Chapter 9. Decks

It is like a finger pointing away to the moon. Don’t concentrate on the finger or you will miss all that heavenly glory.

Bruce Lee, Enter the Dragon

In this brief chapter, we look at the different kinds of slide decks that come in handy for the strategist, as well as the structures and key elements you can use to make them.

Decks can be surprisingly useful as an architecture tool to draw pictures that communicate succinctly. They’re even more helpful if you present to customers a lot and need to have something that you can read from a screen.

But this chapter is more concerned with how you can take up all of the work that you’ve done throughout this book, and then pull it into decks that will make your data, insights, hypotheses, and overall strategic messages really soar.

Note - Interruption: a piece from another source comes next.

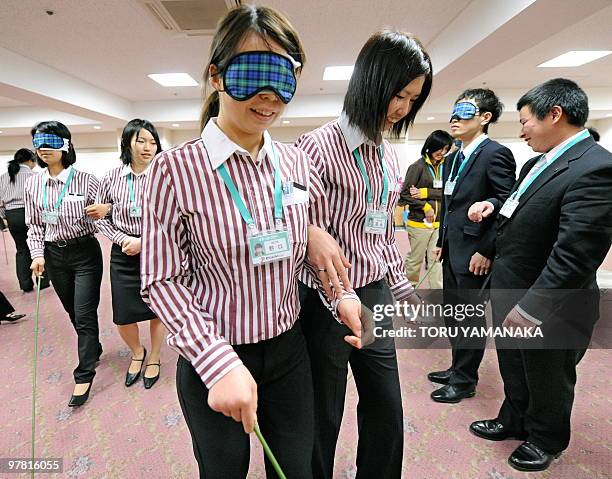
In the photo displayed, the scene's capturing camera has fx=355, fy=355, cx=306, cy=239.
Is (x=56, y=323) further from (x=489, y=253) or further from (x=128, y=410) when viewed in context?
(x=489, y=253)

Here we won’t talk about content—that was the first part of the book. We’ll just look at structure, assuming along the way that you’ve done the work from earlier patterns to populate the content as you need to.

Ghost Deck

The Ghost Deck is also called a Blank Deck. It’s a special way of making an initial deck that has a certain purpose. It’s a wireframe. There’s no audience but you and your management team, which you’ll subsequently work with to fill in the details of the simple narrative. The Ghost Deck is a storyboard made for creating a movie: you’re making sure you have figured out what all the important shots are before incurring the major expense of shooting them.